[Stored data]
§
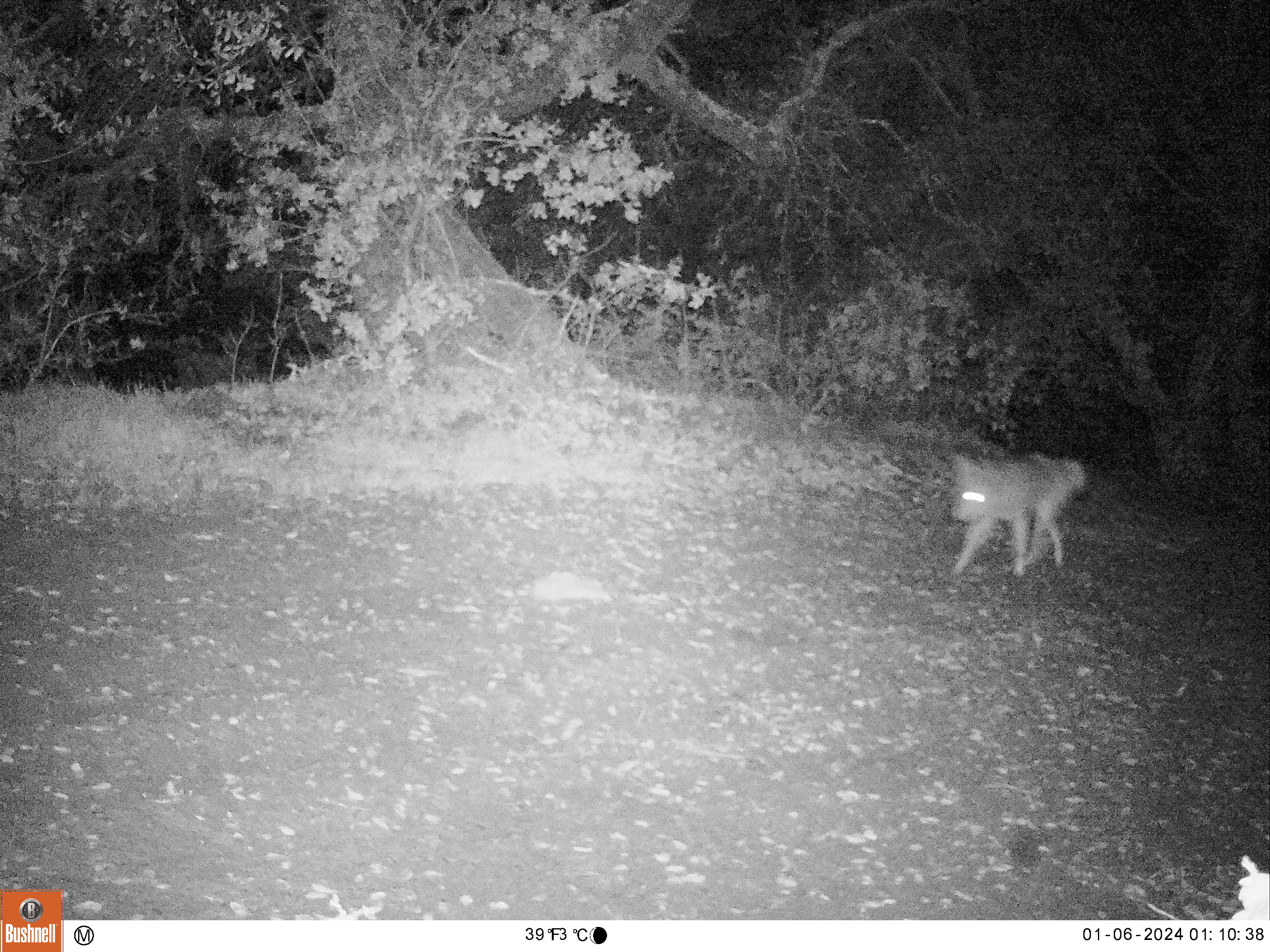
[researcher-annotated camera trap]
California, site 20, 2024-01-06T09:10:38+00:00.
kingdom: Animalia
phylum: Chordata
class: Mammalia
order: Carnivora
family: Canidae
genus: Canis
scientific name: Canis latrans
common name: coyote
§
> _YOUR INSTRUCTIONS_:
From the line containing "order: Carnivora" down to the final line of the data, write out every line exactly; both the first and last of these belong in your answer, and nothing else does.

> _RESULT OF THIS TASK_:
order: Carnivora
family: Canidae
genus: Canis
scientific name: Canis latrans
common name: coyote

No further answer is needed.